O estudante de análise e desenvolvimento de sistemas Douglas Eduardo Silveira, 36, está considerando abandonar a faculdade e se dedicar exclusivamente ao curso: “Vamos sair disputados pelas empresas”.
Possibilidades
No Instituto de Gestão e Tecnologia da Informação (IGTI), além de pós-graduação, são oferecidos cursos rápidos online relacionados a segmentos em alta, como cibersegurança e inteligência artificial.
Uma pesquisa interna da instituição aponta que cerca de 90% dos profissionais reconhecem ter carência de conhecimento em relação a alguma tecnologia emergente a ser aplicada em sua rotina de trabalho nos dois meses seguintes, mas apenas 35% deles buscam adquirir as competências necessárias. “Quando há escassez de demanda, o profissional busca qualificação para uma vaga. Mas, quando há volume muito grande de demanda, em muitos casos, o profissional não se preocupa com capacitação. E essa área exige capacitação constante, porque as tecnologias mudam muito rapidamente”, avalia o diretor acadêmico do IGTI, Guilherme Neves Cavalieri.

**Extrato de dados**
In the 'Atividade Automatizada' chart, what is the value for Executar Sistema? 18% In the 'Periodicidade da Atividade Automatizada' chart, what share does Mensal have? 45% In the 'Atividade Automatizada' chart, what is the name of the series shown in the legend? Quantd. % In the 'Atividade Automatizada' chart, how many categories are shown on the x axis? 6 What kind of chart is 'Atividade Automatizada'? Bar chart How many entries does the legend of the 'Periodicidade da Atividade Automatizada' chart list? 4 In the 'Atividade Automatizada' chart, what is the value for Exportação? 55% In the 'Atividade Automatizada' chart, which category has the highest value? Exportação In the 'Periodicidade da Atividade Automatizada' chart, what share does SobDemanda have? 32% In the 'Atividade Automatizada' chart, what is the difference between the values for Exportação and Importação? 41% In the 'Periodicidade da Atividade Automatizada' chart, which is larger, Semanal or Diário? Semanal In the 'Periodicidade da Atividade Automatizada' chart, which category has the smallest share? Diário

**Ação necessária 1**
De acordo com o texto extraído, que percentual dos profissionais busca adquirir as competências necessárias?
**Ação necessária 2**
Liste, por favor, todos os nomes próprios de pessoas e de instituições mencionados no texto extraído.

**Resposta 1**
Apenas 35%.

**Resposta 2**
- Douglas Eduardo Silveira
- Instituto de Gestão e Tecnologia da Informação (IGTI)
- Guilherme Neves Cavalieri